Direktur Utama PSSI, Iriawan Ibarat dalam keterangan resmi Selasa (10/5) memaparkan, kenaikan laba kuartal I-2022 didorong dari pendapatan usaha USD26,8 juta atau naik 31% dibandingkan periode yang sama tahun 2021. Yakni dari pendapatan Sewa Berjangka segmen Kapal Tunda dan Tongkang dan Kapal Curah Besar.
Ditambahkan, imbas lonjakan harga komoditas internasional di Kuartal 1 2022 turut berkontribusi pada melambungnya pendapatan usaha, diantaranya karena adanya permintaan layanan angkutan komoditas yang tinggi.

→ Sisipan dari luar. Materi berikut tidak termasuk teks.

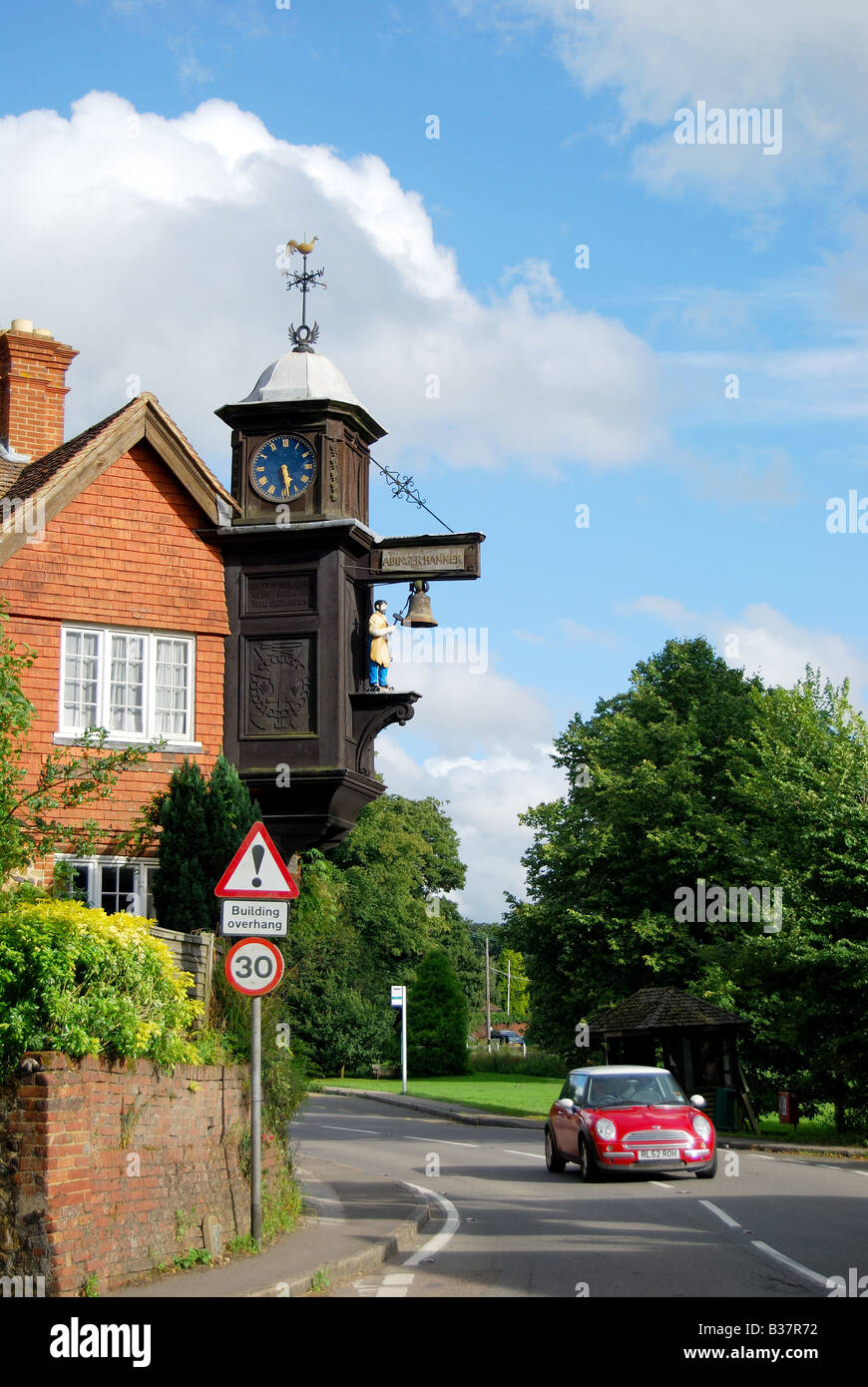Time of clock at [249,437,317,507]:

Selain itu Perseroan mendapat tambahan keuntungan USD3,4 juta hasil divestasi empat unit aset, yakni 1-unit kapal curah besar, 2-unit tongkang, dan 1-unit kapal tunda. Sehingga Perseroan membukukan Laba kotor US$9,6 juta dengan marjin laba kotor 36%. Sementara EBITDA Perseroan tercatat US$11,9 juta, meningkat 78% (yoy), yang mewakili peningkatan marjin EBITDA sebesar 44% dari 33% tahun lalu.

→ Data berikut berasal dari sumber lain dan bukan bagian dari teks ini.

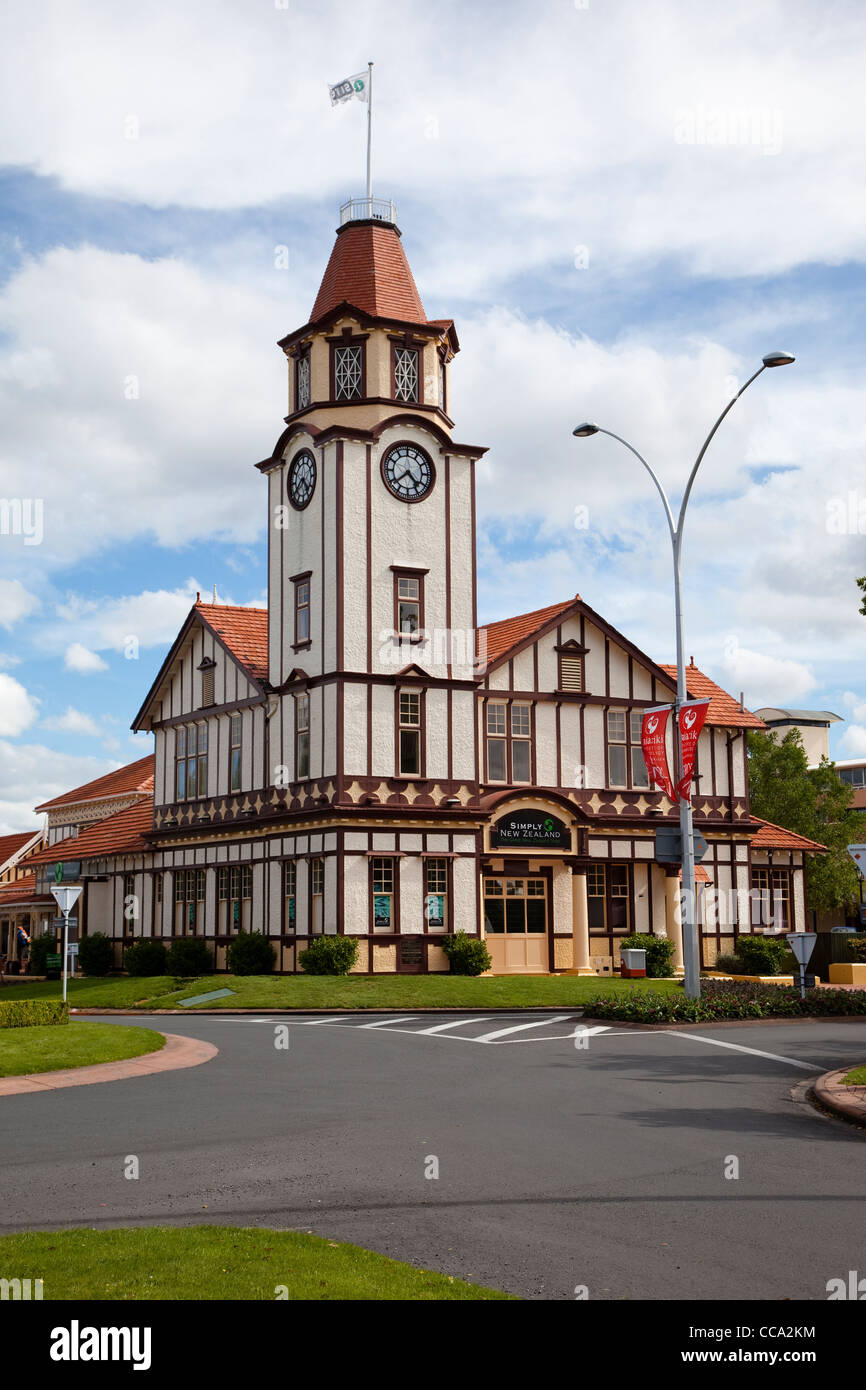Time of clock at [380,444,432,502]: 4:38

“Pertumbuhan Laba dan Marjin Laba Kotor meningkat sebagian besar karena kinerja yang baik pada semua aset dengan biaya yang dapat dikelola. Kontribusi signifikan juga berasal dari pendapatan sewa berjangka, sekitar 64% ke pendapatan.” jelas Iriawan Ibarat.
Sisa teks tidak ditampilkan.